10 Things Leaders Misunderstand About Decisions

10 Things Leaders Misunderstand About Decisions

Summary

Dan Rockwell (Leadership Freak) lists ten common misconceptions leaders have about decision-making, emphasising that disagreement, options and dissatisfaction drive better choices. The post delivers concise, practical truths — from insisting participants bring options to meetings, to evaluating decisions frequently and owning outcomes. It also stresses that compromise reveals values and that any viable option is legitimately on the table.

Key Points

  • Dissatisfaction provokes change; if you aren’t dissatisfied, you probably aren’t making a decision.
  • Real choices require multiple, well-formed options.
  • Chances are you don’t need more information—options matter more than overanalysis.
  • End decision meetings that avoid disagreement; they’re a waste of time.
  • Require everyone to bring at least one option to consider.
  • Disagree without being disagreeable; invite respectful challenge.
  • Have the team argue both for and against each option, regardless of preference.
  • Focus critiques on the option, not the person proposing it.
  • Once a decision is made, support it actively — ‘grab an oar and row’.
  • Evaluate decisions regularly and adapt as you go.

Content Summary

The piece opens by noting that agreeability dulls thinking: disagreement gives agreement meaning. Rockwell then presents ten short truths designed to make decisions faster and better by forcing options, encouraging constructive conflict and reducing analysis paralysis. Practical prescriptions include stopping harmony-only meetings, demanding proposals, debating options fully, and committing to execution after a decision.

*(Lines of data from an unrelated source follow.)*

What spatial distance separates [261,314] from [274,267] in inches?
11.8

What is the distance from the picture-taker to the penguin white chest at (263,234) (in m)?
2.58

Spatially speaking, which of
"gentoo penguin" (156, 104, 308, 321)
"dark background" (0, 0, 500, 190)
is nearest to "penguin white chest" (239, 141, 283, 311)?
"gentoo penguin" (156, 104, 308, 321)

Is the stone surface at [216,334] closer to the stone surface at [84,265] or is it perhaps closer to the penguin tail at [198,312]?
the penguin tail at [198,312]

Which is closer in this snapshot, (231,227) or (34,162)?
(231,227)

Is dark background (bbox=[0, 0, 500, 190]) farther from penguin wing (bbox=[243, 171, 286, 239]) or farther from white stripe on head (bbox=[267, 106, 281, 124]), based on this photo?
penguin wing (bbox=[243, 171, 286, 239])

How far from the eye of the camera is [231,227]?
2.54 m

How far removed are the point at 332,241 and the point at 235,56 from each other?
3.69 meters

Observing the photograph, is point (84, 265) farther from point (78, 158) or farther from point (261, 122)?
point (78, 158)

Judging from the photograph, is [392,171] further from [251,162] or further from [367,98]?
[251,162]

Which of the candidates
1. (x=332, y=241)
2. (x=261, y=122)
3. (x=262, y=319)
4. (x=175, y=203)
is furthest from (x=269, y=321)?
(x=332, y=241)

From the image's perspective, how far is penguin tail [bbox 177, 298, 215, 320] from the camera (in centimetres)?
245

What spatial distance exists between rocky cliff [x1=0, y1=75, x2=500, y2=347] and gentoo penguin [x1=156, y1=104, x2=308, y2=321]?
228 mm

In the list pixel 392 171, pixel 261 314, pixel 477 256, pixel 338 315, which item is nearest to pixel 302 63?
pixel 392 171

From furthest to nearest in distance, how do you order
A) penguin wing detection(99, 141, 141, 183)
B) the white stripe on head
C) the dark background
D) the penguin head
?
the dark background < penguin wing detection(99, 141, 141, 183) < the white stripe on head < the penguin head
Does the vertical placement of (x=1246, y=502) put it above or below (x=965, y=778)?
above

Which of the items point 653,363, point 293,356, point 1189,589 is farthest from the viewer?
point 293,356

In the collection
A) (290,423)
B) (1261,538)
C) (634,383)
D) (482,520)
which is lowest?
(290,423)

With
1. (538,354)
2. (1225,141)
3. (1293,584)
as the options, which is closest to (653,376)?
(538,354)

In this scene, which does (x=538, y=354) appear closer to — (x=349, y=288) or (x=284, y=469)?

He closes by reflecting on options and compromise: a workable option is genuinely an option, compromise reveals what you truly value, and choosing often requires courage to forgo alternative goods.

Context and Relevance

This brief post is highly usable for leaders, managers and team facilitators aiming to improve decision quality and speed. It ties into ongoing trends around agile ways of working, psychological safety and empowered teams — promoting dissent that is respectful and outcome-focused. Apply these rules when designing meeting norms, decision-rights or team rituals.

Why should I read this?

Short and punchy: it’s a handy cheat-sheet to stop pointless meetings and force better options onto the table. If you run teams, you’ll get immediately actionable rules to make decisions quicker and cleaner — try one of them tomorrow.